Death is as much a part of this world as bugs are a part of summer. It’ll never go away. (That is until Christ comes again!) Even in my small amount of time I’ve been in the pastorate, I have been given several opportunities to do funeral services. For the families, funerals are a time to say goodbye and reflect on the time they were blessed to spend with their loved one. On the other hand, for the young pastor, funerals are very valuable learning opportunities: especially when the funeral is for a non-believer.
After doing some funerals and giving it a little bit of thought, here are a couple valuable lesson’s/burdens I’ve learned from those experiences.

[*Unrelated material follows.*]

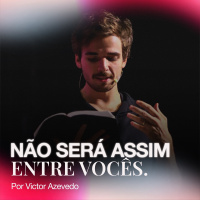 Não Será Assim Entre Vocês | 5 Anos de Igreja Por Amor | Victor Azevedo | 20 de novembro de 2022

1. There’s going to be a lot of “good” people in Hell. A lot of “good” people, that live, act, and love just like our own family members are going to end up spending eternity in Hell. Some of these people have even been defined by their self-sacrificial lives that they’ve lived for their families and friends. Maybe they were moral pillars in their neighborhood. However they lived, their only shortfall was this: they never trusted in Christ and his sacrifice on the cross. No matter how “good” they lived, it’s safe to assume that they weren’t as good as they should have been. A lot of “good” people will be spending an eternity in Hell, separated from God.
2. The church isn’t doing our job. After thinking about how many people didn’t make it into Heaven, I’m then appalled at the lack of passion the church has with presenting the gospel. We don’t go out of our way to present the gospel. We don’t do it passionately and boldly like we should. Christians live alongside those that don’t care for the message of Christ. They live alongside non-believers, and without a blink they take no action to push these people towards Jesus. With no second thought, were comfortable just the way we are. We’re not even trying.
Losing a loved one is always sad. This is even worse! A lot of “good” people will be spending a long time in Hell, and the church isn’t doing anything about it.